→ Exercise details
Only the lines below starting at the one containing "United States, site sanjuan_2016_Unit102_SWTB021." and ending at the one containing "common name: gray fox" belong in the answer, each copied exactly.

Saved entries

══════════

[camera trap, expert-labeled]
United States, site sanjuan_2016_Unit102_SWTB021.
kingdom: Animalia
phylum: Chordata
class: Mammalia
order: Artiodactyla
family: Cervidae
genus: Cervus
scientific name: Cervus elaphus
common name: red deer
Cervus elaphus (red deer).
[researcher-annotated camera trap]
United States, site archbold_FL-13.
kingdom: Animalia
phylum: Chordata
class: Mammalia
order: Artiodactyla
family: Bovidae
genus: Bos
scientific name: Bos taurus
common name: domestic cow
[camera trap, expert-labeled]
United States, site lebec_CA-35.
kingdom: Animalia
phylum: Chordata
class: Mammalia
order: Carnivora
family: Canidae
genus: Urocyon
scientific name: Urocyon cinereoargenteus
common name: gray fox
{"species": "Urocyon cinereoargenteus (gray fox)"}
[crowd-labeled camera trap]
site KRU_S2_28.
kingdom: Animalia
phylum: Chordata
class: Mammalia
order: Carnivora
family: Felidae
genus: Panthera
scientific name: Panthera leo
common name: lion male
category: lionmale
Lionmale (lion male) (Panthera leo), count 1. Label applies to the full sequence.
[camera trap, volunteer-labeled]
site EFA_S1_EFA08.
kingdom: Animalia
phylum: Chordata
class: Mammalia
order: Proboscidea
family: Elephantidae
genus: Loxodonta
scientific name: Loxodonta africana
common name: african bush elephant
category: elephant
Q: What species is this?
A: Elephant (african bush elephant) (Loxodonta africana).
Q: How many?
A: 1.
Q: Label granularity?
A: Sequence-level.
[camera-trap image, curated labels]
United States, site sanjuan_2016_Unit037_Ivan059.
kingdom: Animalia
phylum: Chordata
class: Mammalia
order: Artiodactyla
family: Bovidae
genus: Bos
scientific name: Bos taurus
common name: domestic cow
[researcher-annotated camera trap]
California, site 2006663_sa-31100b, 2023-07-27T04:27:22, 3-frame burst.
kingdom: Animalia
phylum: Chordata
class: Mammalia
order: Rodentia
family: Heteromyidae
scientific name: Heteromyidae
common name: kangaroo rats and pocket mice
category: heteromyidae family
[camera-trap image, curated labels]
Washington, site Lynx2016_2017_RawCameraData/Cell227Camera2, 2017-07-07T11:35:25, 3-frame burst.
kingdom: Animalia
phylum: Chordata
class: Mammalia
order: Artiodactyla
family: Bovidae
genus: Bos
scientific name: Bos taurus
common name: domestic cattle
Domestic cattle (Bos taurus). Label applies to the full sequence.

══════════

→ Task result
United States, site sanjuan_2016_Unit102_SWTB021.
kingdom: Animalia
phylum: Chordata
class: Mammalia
order: Artiodactyla
family: Cervidae
genus: Cervus
scientific name: Cervus elaphus
common name: red deer
Cervus elaphus (red deer).
[researcher-annotated camera trap]
United States, site archbold_FL-13.
kingdom: Animalia
phylum: Chordata
class: Mammalia
order: Artiodactyla
family: Bovidae
genus: Bos
scientific name: Bos taurus
common name: domestic cow
[camera trap, expert-labeled]
United States, site lebec_CA-35.
kingdom: Animalia
phylum: Chordata
class: Mammalia
order: Carnivora
family: Canidae
genus: Urocyon
scientific name: Urocyon cinereoargenteus
common name: gray fox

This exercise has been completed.